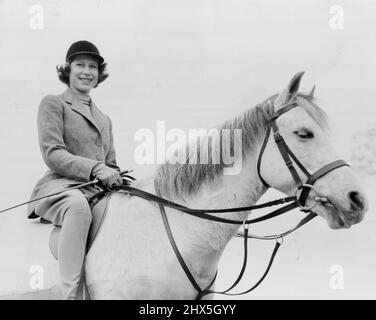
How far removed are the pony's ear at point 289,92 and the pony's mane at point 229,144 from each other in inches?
1.3

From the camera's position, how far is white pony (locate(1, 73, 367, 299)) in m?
2.29

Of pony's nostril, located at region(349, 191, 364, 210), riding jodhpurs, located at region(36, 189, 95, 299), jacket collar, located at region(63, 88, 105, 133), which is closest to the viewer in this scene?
pony's nostril, located at region(349, 191, 364, 210)

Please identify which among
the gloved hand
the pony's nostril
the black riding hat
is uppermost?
the black riding hat

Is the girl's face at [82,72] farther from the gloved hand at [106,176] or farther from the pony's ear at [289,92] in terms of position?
the pony's ear at [289,92]

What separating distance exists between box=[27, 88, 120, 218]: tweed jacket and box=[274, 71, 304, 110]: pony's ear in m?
1.01

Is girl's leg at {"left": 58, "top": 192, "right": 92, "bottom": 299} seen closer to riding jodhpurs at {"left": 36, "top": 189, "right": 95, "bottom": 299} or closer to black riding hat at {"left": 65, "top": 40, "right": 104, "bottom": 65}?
riding jodhpurs at {"left": 36, "top": 189, "right": 95, "bottom": 299}

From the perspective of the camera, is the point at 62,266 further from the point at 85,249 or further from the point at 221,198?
the point at 221,198

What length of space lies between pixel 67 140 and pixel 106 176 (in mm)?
369

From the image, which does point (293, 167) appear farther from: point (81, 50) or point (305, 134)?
point (81, 50)

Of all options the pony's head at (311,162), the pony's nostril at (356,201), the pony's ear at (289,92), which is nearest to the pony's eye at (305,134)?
the pony's head at (311,162)

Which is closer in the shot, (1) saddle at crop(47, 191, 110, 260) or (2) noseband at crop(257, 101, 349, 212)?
(2) noseband at crop(257, 101, 349, 212)

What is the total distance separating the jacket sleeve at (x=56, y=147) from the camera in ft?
8.45

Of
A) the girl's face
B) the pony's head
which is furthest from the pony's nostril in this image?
the girl's face
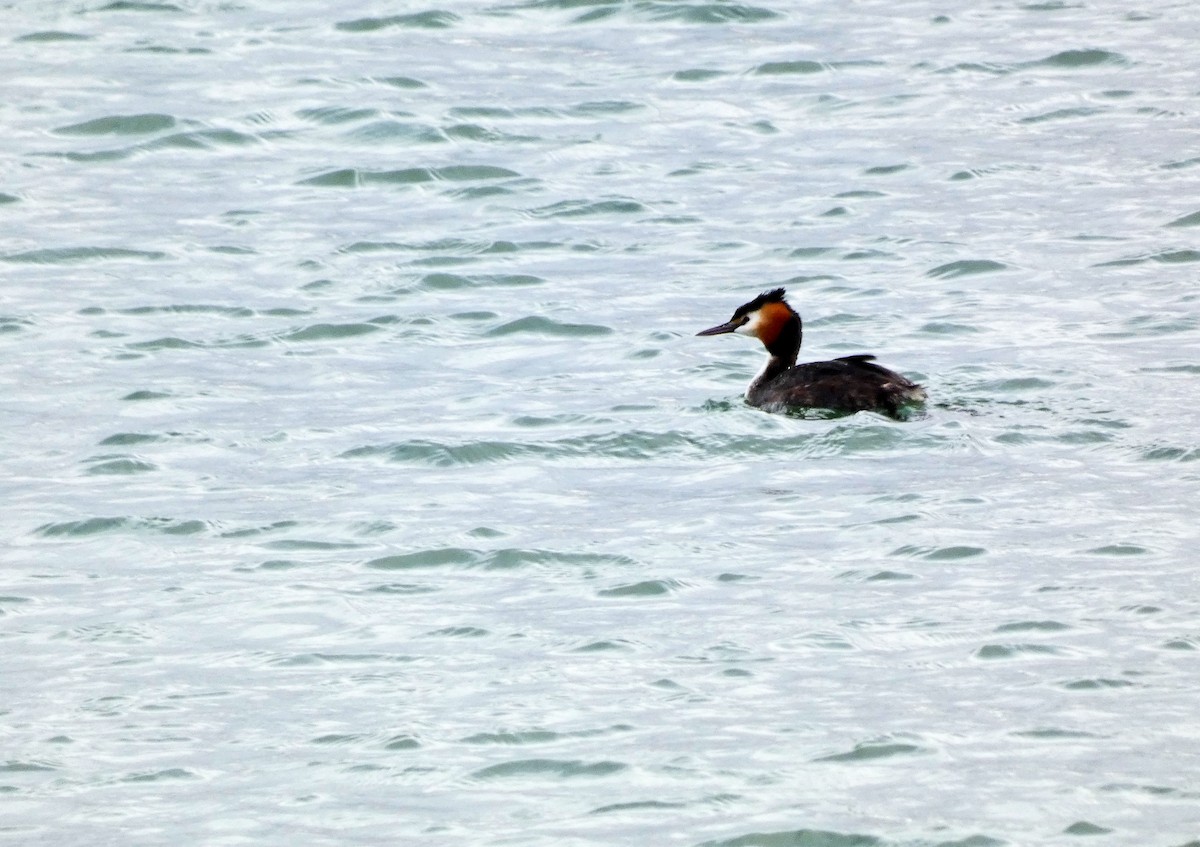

Exercise instructions: Report how many of the lines above contain the string "between", with case counting. Give only the number.

Solution for this problem: 2